• _Work to complete_:
Starting with the line that contains "What is the extent" and going on through the last line of the entries, output each line as a row of a Markdown table with the columns No. and Text. Number the rows and leave out blank lines.

START Records

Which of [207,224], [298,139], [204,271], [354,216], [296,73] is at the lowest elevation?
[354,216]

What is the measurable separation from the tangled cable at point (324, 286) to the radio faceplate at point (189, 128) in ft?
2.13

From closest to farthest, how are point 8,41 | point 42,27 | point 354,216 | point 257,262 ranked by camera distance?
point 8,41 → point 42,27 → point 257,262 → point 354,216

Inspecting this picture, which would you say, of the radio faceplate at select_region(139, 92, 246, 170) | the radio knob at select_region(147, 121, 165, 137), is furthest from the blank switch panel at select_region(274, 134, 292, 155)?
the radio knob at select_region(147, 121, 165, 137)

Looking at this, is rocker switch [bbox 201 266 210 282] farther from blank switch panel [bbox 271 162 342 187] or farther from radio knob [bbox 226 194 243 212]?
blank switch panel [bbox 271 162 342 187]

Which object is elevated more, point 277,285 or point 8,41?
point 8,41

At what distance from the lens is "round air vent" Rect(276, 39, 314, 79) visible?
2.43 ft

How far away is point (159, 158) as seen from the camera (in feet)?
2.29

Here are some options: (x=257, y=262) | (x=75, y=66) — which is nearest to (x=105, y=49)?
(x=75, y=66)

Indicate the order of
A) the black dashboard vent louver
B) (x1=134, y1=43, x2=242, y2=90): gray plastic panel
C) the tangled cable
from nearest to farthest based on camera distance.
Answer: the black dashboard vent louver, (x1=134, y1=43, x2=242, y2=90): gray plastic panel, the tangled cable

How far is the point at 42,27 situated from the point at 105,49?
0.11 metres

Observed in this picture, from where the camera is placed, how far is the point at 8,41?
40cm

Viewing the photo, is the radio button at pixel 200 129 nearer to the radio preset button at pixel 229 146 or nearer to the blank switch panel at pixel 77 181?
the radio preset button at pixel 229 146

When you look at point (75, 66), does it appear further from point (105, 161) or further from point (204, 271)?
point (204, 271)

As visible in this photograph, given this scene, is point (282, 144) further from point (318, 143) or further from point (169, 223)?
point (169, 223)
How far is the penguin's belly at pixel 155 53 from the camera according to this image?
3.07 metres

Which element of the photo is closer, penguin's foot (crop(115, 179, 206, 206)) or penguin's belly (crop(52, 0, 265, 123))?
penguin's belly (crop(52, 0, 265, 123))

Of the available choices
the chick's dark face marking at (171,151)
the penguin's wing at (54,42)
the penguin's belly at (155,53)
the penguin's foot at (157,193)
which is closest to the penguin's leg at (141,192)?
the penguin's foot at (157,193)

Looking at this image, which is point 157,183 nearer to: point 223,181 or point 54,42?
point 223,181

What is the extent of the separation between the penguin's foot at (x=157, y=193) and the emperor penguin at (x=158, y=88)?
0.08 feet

END Records

• _Output for this task_:
| No. | Text |
|---|---|
| 1 | What is the extent of the separation between the penguin's foot at (x=157, y=193) and the emperor penguin at (x=158, y=88)? |
| 2 | 0.08 feet |